Text:
--------------------------------------------------

The present disclosure still further pertains to a method for manufacturing an electromagnetic actuator.
Electromagnetically controlled segmented mirrors comprise a plurality of mirror segments that can be individually deformed by a respective electromagnetic actuator. Such deformable mirrors are used, for example, in astronomy or in laser communication to compensate for wave-front disturbances. Dependent on the application, such a deformable mirror typically has a hundred to thousands of actuators.
A circular symmetric actuator design is known from WO 2007/008068. The actuator disclosed therein comprises a leaf spring attached to a carrier in at least one point of attachment, means for providing a magnetic field and means for guiding the magnetic field so as to provide a magnetic flux loop. A movable part of the leaf spring is movable relative to the means for providing the magnetic field. The actuator further comprises a drive core attached to the movable part of the leaf spring, which is incorporated in the flux loop, for imparting the relative movement to the movable part. The drive core is so positioned that the magnetic properties of the flux loop are changed under the influence of said relative movement for gearing the magnetic force on the drive core and the spring force of the leaf spring to each other. This configuration has the advantage that it consists of a layered structure of elements, which makes it easy to manufacture. It is a disadvantage of the known device however that its efficiency is relatively low.

--------------------------------------------------

Available data:
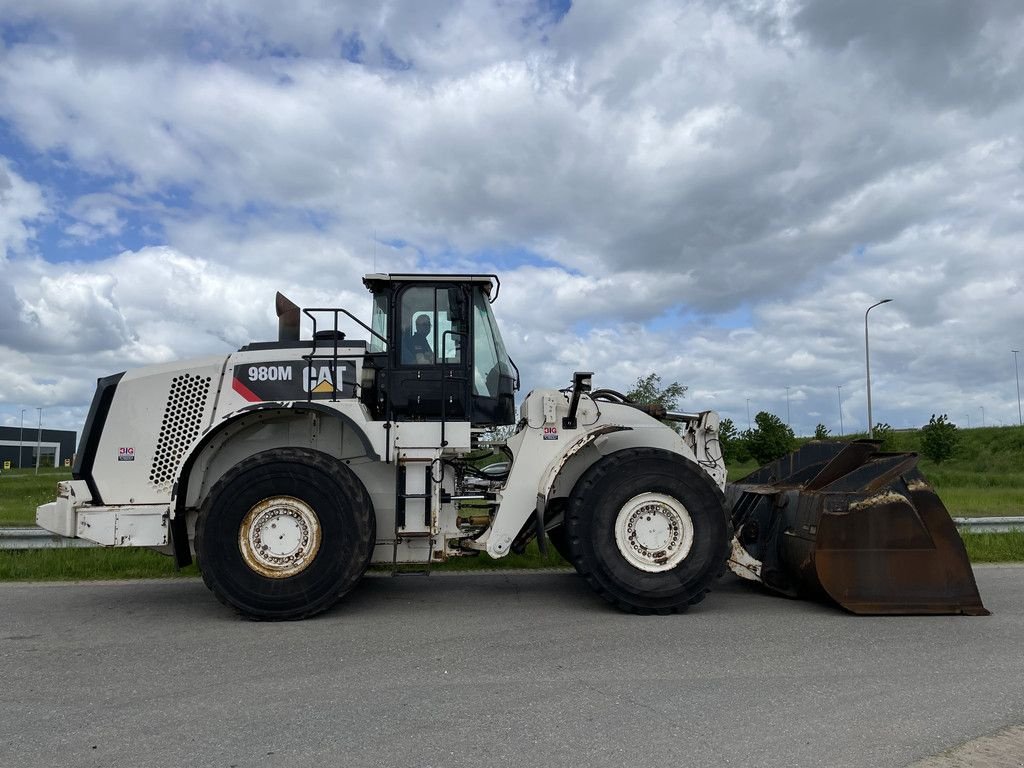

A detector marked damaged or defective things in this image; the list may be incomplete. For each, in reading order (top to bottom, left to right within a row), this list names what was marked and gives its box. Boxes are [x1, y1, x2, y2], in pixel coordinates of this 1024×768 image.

--------------------------------------------------

Instructions to follow: Continue the passage on electromagnetic actuators for deformable mirrors, picking up right after its last sentence.

Reply to the task:
SUMMARY
It is an object of the present disclosure to provide an improved electromagnetic actuator that like the known electromagnetic actuator can be easily assembled, but that has a higher efficiency.
This object is achieved with an electromagnetic actuator as specified in claim 1.
This configuration, that can be efficiently assembled, provides for a substantially linear response.
In some embodiments, the at least one resilient element is a first membrane arranged between the intermediate yoke section and one of the base yoke section and the top yoke section.
In some embodiments, the intermediate yoke section is integral with the base yoke section or with the top yoke section.
In some embodiments, the actuator is assembled from the base yoke section, the intermediate yoke section and the top yoke section as mutually distinct components. In some examples thereof, the base yoke section is assembled from a first and a second component, the first component comprising the base and said base protrusion and the second component being the first axial section of the circumferential wall. In further examples thereof, the top yoke section is assembled from a first and a second component, the first component comprising the top and the top protrusion and the second component being the third axial section of the circumferential wall. In some other examples both the top and the base are provided in this way as an assembly of components.
In some embodiments, the at least one resilient element is a first membrane arranged between the base yoke section and the intermediate yoke section. Furthermore in these embodiments the actuator comprises a second membrane arranged between the intermediate yoke section and the top yoke section as a further resilient element.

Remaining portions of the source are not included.